=== LES TÂCHES ===
a – Selon l'extrait du texte, dans quelle pièce M. le maréchal de Duras a-t-il prêté serment ?
b – Résumez en une phrase le paragraphe de l'extrait du texte qui commence par « La place de contrôleur de Marly », en conservant ses faits principaux.

=== EXTRAIT DU TEXTE ===
◆ ◆ ◆

Du lundi 15, Versailles. M. le maréchal de Duras a prêté serment aujourd'hui dans la chambre du Roi à balustre, qui est entre le cabinet du conseil et le cabinet ovale. Il a ôté son épée; on a décidé que c'étoit l'usage. Mme de Civrac prêta serment hier dans la même chambre.

La place de contrôleur de Marly de feu M. de Lassurance est donnée à M. de Moranzel, contrôleur de Fontainebleau, en cas qu'il lui convienne de l'accepter. Le frère de M. de Lassurance, qui a le contrôle de SaintGermain, a eu 2,000 livres de pension.

Mme la princesse de Chimay (Beauvau) a été avec Mme la princesse de Conty au convoi de Madame; elle a été nommée par Mme la princesse de Conty et avertie de sa part, suivant la prétention des princes et princesses, mais elle a été aussi avertie par un billet de M. de Dreux de la part du Roi. Ce dernier avertissement a infiniment déplu aux princes du sang ; ils ont eu des conférences ensemble à cette occasion, et on croit qu'ils feront des représentations. La même chose arriva du temps de M. le cardinal de Fleury à Mme la princesse de Rohan d'aujourd'hui avec Mme la Duchesse. Il y eut ordre de retirer le billet d'invitation envoyé de la part du Roi. Il y a eu dans une autre occasion des protestations de Mme de Tallard et d'une autre duchesse dont j'ai oublié le nom, pour un avertissement de la part des princesses sans en avoir de la part du Roi. Il paroît que Mme la Marquise prend cette affaire vivement, pour les intérêts de la dignité.

◆ ◆ ◆

=== DONNÉES PRÉSENTÉES ===
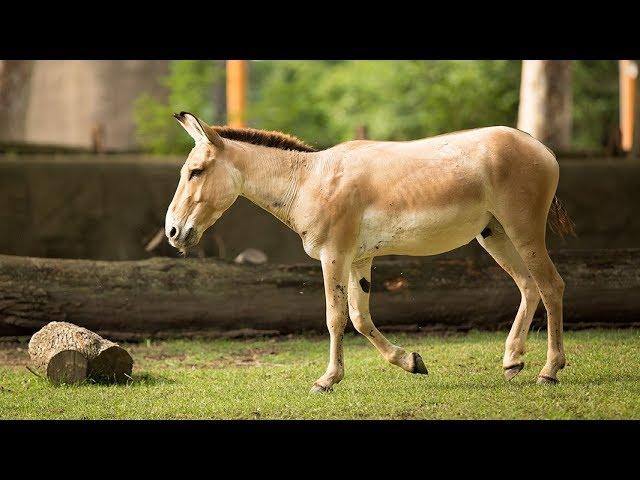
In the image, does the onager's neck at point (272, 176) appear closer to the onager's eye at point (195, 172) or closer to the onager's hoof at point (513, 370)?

◆ ◆ ◆

=== RÉSULTATS DES TÂCHES ===
a – Dans la chambre du Roi à balustre, située entre le cabinet du conseil et le cabinet ovale.

b – La place de contrôleur de Marly de feu M. de Lassurance revient à M. de Moranzel, contrôleur de Fontainebleau, s'il accepte, tandis que le frère du défunt, qui détient un autre contrôle, reçoit une pension de 2 000 livres.